Speculative fiction writer Arkady Martine held a masterclass at Singapore Writers Festival. PHOTO: ARTS HOUSE LIMITED

SINGAPORE – At 14, the boy who would become the prodigious musician Prince would stay up all night in the basement creating music, emerging only in the morning with a cassette he had created before heading off to school.

“That’s how you get a record deal at age 18,” said the late American singer’s former record engineer Susan Rogers, whose session at the Singapore Writers Festival – held at the Chamber at The Arts House on Nov 26 – saw excited audience members attempting to explain why they like their favourite music.

An American professor in music production and engineering at the renowned Berklee College of Music, Dr Rogers worked with Prince from 1983 to 1987, a period that included his most successful sixth studio album Purple Rain (1984).

She said: “He was so unusual. He was tremendously creative, courageous. A powerful work ethic. Very high IQ, very, very intelligent. When you put all those things together, you get a really extraordinary individual.”

But Prince was not what the session, titled Susan Rogers: Take A Bad Song And Make It Better, was ultimately about, and Dr Rogers gave a fascinating breakdown of how listening to music activates the whole brain: the left brain processing lyrics, the right registering melody and harmony, the front assessing style and originality, and the back possibly experiencing visualisations.

Yet, what really determines if a person will return to the piece is whether the dopamine system in the brain rewards this listening. Dr Rogers said that is how she came to enjoy heavy metal music, as she associates it with two students she befriended who introduced her to the genre.
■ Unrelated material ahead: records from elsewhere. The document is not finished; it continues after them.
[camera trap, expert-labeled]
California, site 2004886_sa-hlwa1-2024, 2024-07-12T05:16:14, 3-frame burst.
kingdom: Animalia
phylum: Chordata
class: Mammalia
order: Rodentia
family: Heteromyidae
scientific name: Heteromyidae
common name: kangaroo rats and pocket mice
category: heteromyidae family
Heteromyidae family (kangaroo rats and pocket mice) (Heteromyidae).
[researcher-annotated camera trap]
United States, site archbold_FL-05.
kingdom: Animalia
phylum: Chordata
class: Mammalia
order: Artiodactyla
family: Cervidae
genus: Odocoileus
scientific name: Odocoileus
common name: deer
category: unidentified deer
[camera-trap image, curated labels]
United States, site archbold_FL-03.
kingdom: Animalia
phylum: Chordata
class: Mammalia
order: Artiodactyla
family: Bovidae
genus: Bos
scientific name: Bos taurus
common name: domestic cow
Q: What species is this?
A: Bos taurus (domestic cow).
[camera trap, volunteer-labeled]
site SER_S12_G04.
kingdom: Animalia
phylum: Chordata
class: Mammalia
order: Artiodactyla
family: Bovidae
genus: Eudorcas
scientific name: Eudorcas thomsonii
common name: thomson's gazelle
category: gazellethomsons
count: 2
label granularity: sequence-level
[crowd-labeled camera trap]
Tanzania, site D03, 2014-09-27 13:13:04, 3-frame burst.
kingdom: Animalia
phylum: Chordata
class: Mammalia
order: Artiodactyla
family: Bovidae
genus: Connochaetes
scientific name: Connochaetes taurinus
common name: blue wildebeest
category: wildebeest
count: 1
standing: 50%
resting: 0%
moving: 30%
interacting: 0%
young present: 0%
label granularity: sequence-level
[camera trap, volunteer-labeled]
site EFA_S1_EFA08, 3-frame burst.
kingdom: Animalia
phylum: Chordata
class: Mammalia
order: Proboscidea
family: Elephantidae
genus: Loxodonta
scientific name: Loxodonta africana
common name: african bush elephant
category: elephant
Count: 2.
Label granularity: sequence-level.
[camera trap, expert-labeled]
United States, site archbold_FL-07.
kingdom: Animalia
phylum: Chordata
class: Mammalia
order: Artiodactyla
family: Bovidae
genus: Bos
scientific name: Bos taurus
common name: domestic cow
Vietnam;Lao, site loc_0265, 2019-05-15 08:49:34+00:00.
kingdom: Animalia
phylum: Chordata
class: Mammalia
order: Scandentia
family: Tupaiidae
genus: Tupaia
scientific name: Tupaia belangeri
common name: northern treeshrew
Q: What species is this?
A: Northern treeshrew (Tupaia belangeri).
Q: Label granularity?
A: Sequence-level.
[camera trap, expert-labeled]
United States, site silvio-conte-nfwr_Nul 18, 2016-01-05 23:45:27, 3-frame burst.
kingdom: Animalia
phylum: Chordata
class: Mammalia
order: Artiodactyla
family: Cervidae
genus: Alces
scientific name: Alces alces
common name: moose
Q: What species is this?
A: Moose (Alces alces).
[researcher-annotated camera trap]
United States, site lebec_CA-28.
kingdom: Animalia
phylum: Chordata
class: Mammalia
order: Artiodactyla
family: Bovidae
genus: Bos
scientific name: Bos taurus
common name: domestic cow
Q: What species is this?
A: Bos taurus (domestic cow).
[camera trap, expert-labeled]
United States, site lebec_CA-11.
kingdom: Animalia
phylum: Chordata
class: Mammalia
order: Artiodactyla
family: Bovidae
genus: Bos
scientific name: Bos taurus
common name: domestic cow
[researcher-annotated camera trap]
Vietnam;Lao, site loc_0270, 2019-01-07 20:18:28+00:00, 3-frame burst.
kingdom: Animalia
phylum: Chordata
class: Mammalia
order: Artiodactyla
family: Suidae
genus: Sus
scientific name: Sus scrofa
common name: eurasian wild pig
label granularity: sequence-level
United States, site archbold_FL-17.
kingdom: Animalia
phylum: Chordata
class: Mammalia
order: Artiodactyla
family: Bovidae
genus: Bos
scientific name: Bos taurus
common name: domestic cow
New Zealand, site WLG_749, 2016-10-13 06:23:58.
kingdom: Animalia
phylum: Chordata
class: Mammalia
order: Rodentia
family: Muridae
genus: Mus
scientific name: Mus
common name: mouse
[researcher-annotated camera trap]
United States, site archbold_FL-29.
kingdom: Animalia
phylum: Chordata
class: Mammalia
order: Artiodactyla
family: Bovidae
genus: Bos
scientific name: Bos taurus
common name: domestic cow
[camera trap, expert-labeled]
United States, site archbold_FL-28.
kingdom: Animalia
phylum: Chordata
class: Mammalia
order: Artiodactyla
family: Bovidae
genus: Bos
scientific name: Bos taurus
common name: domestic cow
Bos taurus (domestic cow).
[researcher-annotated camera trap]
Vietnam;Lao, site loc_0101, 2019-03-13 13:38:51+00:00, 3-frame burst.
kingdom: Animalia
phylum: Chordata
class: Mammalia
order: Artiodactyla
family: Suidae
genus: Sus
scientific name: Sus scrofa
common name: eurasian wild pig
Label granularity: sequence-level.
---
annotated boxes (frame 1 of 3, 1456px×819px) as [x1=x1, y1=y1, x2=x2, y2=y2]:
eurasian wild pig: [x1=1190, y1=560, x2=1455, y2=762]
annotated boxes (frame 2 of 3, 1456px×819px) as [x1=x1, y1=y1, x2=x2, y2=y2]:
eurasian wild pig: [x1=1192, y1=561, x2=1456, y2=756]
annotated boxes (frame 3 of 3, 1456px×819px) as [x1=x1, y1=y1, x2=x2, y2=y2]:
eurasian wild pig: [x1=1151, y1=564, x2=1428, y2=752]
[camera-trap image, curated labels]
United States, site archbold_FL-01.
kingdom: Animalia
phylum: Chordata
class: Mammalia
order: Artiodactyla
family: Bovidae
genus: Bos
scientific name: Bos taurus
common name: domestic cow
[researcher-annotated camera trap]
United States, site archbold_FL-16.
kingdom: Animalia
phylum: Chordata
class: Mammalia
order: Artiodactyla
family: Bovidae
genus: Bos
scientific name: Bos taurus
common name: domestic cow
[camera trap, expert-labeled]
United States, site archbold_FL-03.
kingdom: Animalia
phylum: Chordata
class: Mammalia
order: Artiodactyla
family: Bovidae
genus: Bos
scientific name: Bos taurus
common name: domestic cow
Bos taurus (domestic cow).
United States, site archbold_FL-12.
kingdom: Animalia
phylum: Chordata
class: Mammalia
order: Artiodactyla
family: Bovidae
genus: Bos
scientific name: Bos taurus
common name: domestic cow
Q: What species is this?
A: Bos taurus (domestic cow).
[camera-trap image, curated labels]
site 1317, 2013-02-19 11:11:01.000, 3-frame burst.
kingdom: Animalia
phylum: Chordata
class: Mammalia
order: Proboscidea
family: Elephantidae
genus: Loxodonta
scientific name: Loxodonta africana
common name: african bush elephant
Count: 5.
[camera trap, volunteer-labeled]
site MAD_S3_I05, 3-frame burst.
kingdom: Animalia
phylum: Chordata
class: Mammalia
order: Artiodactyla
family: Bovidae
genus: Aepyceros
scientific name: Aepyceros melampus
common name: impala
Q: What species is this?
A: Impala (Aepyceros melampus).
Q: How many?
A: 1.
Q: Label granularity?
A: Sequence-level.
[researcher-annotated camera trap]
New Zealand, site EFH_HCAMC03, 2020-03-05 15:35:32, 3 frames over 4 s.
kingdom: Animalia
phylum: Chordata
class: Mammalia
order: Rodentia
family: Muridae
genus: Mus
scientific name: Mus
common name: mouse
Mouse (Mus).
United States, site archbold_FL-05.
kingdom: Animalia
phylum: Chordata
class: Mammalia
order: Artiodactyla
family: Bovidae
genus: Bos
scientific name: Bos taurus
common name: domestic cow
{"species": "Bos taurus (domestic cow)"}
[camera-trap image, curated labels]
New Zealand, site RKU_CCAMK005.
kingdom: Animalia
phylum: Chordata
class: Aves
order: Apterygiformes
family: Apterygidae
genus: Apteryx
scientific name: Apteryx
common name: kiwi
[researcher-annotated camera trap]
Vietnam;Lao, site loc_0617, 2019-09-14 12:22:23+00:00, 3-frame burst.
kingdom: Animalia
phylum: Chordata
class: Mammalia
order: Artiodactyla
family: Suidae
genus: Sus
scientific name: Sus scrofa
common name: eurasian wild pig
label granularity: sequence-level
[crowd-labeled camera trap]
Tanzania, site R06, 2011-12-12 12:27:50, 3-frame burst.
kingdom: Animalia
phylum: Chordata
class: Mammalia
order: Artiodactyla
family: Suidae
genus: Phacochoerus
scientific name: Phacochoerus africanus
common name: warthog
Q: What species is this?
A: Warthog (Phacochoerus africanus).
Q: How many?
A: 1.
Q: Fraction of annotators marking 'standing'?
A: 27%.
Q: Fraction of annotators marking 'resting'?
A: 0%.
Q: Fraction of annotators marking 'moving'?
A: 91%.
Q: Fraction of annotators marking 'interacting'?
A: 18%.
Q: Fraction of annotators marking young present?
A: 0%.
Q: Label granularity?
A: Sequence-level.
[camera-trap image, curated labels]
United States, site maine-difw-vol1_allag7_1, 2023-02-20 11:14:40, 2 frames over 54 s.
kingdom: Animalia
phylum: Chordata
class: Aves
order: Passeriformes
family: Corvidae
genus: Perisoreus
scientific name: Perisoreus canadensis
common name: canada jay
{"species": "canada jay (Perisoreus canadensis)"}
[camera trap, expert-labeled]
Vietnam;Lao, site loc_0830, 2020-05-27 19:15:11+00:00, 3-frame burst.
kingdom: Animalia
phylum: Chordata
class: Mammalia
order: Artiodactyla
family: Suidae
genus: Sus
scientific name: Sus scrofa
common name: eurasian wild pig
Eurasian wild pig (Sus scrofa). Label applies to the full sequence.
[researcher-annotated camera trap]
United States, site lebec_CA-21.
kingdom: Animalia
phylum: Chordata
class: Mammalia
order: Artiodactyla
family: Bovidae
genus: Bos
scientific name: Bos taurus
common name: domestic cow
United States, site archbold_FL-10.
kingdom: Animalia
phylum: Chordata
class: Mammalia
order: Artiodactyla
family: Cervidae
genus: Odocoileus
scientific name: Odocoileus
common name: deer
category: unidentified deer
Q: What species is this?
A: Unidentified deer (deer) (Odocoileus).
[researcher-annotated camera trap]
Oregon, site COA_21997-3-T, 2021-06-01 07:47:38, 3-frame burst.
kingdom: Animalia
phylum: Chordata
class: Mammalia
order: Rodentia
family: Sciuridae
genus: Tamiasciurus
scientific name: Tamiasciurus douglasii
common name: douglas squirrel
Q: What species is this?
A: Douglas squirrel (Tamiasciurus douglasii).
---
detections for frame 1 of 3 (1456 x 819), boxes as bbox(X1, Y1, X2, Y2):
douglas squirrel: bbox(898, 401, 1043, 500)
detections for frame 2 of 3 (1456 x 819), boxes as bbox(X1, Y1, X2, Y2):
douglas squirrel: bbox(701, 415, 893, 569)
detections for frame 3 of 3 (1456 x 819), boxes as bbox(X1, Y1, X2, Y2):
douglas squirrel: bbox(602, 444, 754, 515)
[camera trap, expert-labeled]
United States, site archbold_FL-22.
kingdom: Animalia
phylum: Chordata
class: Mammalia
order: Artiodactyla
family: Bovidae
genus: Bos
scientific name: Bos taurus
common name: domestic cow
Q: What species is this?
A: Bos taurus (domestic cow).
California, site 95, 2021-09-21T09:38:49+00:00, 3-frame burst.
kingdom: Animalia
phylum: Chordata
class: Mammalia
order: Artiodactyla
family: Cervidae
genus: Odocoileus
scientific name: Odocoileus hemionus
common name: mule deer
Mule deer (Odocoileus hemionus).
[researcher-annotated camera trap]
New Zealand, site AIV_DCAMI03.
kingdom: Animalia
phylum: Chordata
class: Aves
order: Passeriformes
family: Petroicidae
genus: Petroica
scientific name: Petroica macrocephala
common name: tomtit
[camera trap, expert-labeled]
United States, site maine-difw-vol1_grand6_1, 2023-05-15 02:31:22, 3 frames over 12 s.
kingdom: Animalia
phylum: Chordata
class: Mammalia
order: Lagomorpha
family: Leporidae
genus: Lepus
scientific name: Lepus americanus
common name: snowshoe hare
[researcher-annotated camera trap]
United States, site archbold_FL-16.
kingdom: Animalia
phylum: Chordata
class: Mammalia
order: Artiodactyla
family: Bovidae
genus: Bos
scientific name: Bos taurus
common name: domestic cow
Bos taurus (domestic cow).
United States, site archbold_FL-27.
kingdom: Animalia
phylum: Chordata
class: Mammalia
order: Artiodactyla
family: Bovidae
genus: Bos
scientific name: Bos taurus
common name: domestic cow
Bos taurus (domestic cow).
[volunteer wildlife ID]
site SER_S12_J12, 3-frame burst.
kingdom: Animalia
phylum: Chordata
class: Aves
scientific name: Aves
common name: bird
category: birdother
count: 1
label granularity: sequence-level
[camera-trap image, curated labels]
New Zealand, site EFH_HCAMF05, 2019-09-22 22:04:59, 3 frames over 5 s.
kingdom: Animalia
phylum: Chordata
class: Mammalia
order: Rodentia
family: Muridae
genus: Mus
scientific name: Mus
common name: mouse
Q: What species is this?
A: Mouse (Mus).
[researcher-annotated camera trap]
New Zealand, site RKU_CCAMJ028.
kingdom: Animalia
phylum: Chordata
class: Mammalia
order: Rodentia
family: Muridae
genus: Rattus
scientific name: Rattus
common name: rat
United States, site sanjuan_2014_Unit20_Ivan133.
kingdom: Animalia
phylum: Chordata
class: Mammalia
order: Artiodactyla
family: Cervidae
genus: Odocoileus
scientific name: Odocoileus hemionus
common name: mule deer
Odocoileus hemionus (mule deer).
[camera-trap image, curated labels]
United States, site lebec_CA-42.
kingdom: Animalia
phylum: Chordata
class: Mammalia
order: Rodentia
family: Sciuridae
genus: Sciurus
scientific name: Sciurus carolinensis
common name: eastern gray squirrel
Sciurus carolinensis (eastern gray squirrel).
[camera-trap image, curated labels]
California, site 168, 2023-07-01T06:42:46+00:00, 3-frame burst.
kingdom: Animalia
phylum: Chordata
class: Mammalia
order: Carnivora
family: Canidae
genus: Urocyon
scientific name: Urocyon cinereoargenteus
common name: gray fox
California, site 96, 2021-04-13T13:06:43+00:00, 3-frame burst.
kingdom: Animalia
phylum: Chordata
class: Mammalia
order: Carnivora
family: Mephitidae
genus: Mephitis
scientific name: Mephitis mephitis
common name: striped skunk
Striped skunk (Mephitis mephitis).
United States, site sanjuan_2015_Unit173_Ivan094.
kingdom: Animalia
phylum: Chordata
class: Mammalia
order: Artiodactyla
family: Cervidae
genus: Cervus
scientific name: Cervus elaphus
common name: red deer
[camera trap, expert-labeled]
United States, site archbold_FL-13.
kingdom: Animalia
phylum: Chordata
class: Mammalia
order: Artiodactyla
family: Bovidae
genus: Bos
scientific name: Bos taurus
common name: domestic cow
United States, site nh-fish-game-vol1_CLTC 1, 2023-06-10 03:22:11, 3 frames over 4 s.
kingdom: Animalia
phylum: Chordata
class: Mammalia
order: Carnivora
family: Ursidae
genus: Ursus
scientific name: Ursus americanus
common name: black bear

This dopamine hit is also why many people stop listening to new music when they become adults. She said: “As we get older, we tend to think, ‘This is the body of music that solved my problems for me. This is the music that made me dance, that my friends like.’

“Just as when you get older, you know the foods that you like and don’t really get adventurous unless you’re working in the food industry.”

The day before, at the Living Room at The Arts House, American speculative fiction writer and historian of the Byzantine Empire Arkady Martine impressed upon participants who signed up for her world-building masterclass the importance of practising pastiche in creating their authorial voice.

Martine wrote the science-fiction duology A Memory Called Empire (2019) and its sequel A Desolation Called Peace (2021), which transpose the political tensions between the Byzantium Empire and Armenia in the 11th century into space.

She instructed some 50 aspiring writers to spend 10 minutes writing a scene with the dialogue prompt, “A: Tell me you have a plan. B: It’ll be fine.”

The catch: they should do this while imitating the styles of three passages of writing she had picked out by William Gibson, Stephen King and Mervyn Peake.

“Because to be able to successfully imitate, you have to understand what an author is really doing with voice. It also lets you take the bits you like and use them for yourself,” she said.

Martine said she intentionally weeded out the Roman Empire tropes and Christianity that form the substrate of so much science fiction in A Memory Called Empire. “I’m interested in a different kind of simulation. Because I am a professional historian, I knew where to go looking.”